Conveniently, it is in one of the electromotive force U _EMF1, U _EMF2 parameter derived by an absolute value of the electromotive force U _EMF1, U _EMF2, a square value of the electromotive force U _EMF1, U _EMF2 or an effective value of the electromotive force U _EMF1, U _EMF2 , Accordingly, a control voltage can be applied to at least one of the voice coils and changed until

• an absolute value of the electromotive force U _{emf1 of} the first coil and an absolute value of the electromotive force U _{emf2 of} the second coil or
• a square _value of the electromotive force U _{emf1 of} the first coil and a square _value of the electromotive force U _{emf2 of} the second coil or
• an effective value of the electromotive force U _{emf1 of} the first coil and an effective value of the electromotive force U _{emf2 of} the second coil substantially reach a predetermined relationship. In this way, the deviation compensation method is based on a relation of the energy in the coils or due to the electromotive force on a relation of a parameter derived from the energy in the coils. In particular, if the predetermined relationship is a predetermined ratio, arithmetic operations can be performed on both the numerator and the denominator without changing the ratio.
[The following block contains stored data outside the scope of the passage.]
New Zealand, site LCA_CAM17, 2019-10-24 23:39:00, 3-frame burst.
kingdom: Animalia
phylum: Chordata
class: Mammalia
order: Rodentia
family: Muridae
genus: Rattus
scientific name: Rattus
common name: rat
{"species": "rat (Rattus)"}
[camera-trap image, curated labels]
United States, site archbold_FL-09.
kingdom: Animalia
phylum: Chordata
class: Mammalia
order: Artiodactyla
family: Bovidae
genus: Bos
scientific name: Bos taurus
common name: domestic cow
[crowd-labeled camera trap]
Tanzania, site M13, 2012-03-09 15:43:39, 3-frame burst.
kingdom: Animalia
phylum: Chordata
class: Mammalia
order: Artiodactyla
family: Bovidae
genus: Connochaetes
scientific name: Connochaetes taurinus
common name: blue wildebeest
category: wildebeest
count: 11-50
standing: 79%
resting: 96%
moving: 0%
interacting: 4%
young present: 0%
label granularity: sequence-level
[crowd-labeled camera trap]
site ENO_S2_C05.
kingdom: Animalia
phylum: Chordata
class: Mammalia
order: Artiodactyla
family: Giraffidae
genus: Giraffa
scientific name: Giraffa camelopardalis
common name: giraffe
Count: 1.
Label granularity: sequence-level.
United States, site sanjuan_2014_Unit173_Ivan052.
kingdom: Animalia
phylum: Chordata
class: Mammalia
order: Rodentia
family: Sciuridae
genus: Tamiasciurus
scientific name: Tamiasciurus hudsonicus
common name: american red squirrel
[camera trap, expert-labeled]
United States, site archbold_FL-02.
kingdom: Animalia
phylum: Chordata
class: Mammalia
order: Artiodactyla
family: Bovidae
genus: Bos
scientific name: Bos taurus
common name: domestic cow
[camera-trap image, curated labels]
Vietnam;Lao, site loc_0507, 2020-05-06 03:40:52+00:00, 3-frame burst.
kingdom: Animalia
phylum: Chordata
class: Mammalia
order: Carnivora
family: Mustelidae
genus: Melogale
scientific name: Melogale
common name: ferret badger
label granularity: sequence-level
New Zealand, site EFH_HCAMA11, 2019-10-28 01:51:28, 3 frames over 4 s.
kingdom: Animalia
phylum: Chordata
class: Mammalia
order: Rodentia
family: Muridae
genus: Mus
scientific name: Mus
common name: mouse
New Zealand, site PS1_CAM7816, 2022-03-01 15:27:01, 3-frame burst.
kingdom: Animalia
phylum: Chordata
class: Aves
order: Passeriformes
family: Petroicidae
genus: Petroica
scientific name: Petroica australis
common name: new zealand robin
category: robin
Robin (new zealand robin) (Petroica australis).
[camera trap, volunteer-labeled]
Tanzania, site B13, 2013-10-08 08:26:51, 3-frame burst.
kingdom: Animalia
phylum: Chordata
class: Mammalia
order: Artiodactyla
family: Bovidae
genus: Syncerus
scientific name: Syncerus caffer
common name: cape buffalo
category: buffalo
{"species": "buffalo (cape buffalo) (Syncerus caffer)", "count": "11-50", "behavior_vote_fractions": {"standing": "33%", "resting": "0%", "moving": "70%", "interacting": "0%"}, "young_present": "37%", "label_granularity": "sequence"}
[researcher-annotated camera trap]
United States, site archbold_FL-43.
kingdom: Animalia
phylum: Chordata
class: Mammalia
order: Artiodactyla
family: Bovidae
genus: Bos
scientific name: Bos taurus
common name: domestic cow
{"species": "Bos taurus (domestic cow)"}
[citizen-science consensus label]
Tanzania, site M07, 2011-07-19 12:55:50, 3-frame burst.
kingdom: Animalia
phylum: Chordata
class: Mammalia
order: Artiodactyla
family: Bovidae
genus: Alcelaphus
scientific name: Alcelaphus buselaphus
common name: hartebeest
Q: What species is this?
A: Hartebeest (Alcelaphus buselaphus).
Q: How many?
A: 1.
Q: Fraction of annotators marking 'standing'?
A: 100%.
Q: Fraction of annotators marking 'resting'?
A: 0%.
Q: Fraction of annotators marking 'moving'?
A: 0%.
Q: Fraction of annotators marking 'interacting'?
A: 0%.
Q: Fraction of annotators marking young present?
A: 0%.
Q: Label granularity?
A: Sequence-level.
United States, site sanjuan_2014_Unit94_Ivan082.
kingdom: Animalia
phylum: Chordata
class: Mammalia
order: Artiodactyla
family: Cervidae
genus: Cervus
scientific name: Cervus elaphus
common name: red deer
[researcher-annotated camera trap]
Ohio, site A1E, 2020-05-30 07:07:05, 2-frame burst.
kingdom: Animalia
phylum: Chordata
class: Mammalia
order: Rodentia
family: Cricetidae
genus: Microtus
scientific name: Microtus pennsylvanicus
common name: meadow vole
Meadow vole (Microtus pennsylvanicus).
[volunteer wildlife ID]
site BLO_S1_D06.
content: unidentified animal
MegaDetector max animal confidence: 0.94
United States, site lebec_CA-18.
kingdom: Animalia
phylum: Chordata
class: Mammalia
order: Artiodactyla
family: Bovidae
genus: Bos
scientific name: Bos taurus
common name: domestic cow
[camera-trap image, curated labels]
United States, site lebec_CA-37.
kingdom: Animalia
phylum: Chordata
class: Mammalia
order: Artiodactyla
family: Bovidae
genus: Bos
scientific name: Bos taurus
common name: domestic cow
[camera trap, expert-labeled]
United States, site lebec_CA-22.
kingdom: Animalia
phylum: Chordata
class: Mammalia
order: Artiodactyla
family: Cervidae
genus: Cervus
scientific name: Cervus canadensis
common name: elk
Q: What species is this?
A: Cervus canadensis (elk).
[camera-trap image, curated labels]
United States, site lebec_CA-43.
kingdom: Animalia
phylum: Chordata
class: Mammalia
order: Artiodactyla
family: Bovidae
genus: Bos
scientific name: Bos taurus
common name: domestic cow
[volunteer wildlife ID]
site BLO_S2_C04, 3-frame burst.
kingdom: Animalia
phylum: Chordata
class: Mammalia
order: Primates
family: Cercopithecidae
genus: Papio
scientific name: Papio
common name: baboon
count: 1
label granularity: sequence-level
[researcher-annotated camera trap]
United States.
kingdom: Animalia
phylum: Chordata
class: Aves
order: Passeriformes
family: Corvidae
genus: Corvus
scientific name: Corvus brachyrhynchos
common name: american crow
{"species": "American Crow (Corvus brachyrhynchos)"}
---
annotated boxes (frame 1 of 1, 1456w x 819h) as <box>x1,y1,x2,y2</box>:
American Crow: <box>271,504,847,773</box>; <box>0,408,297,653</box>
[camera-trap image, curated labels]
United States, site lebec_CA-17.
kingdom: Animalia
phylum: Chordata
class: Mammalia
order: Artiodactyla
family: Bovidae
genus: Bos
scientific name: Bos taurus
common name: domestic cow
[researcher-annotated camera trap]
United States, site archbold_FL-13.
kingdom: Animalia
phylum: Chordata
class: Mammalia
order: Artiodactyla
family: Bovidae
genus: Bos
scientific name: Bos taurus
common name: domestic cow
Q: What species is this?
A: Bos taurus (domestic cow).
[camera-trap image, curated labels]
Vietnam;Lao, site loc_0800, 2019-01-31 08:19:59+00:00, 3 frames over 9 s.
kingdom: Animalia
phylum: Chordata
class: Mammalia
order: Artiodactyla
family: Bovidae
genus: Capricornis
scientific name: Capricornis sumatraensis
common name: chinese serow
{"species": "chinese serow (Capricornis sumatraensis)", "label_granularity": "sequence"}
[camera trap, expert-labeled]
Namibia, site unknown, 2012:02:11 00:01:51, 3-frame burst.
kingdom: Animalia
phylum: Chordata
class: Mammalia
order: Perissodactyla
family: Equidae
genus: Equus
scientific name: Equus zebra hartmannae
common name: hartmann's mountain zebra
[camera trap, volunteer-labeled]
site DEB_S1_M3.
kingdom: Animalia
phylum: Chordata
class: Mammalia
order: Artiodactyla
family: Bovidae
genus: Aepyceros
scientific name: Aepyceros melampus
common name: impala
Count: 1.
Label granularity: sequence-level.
In a particularly advantageous embodiment, a control voltage is applied to at least one of the voice coils and changed until the low-pass filtered electromotive force U _{emf1 of} the first coil / a parameter derived therefrom and the low-pass filtered electromotive force U _{emf2 of} the second coil this derived parameter can essentially achieve a predetermined relationship. In other words, the control voltage is applied to at least one of the voice coils and changed until the electromotive force filtered by a first filter U _emf1 the first coil / a derived parameter and the filtered by the first filter electromotive force U _emf2 the second coil / the derived parameters essentially achieve a predetermined relationship. Or, a control voltage is applied to at least one of the voice coils and changed until the electromotive force U _{emf1 of} the first coil / a parameter derived therefrom and the electromotive force U _{emf2 of} the second coil / the parameter derived therefrom substantially have a predetermined relationship reach below a certain frequency. Specifically, in a first step in the entire audio _band, the electromotive forces U _emf1 and U _emf2 / can be determined from these derived parameters, in a second step the energy of the electromotive forces U _emf1 and U _emf2 or a parameter thereof can be determined, and in In a third step, the result of the second step may be low-pass filtered by a filter before the signals obtained in the third step are used to apply the control voltage. In normal use, signals comprising multiple frequencies are fed to a converter, for example, these may be in the range of 100 Hz to 20 kHz for a microspeaker and in the range of 20 Hz to 20 kHz for other loudspeakers. Without limiting the disclosed offset compensation method to low frequencies, eg, using a low pass filter, the application of the control voltage may negate the conversion of the applied signal. The cutoff frequency of such a first filter may be 50 Hz for a microspeaker and 10 Hz for other loudspeakers. Other preferred values are 20 Hz for a microspeaker and 5 Hz for other speakers.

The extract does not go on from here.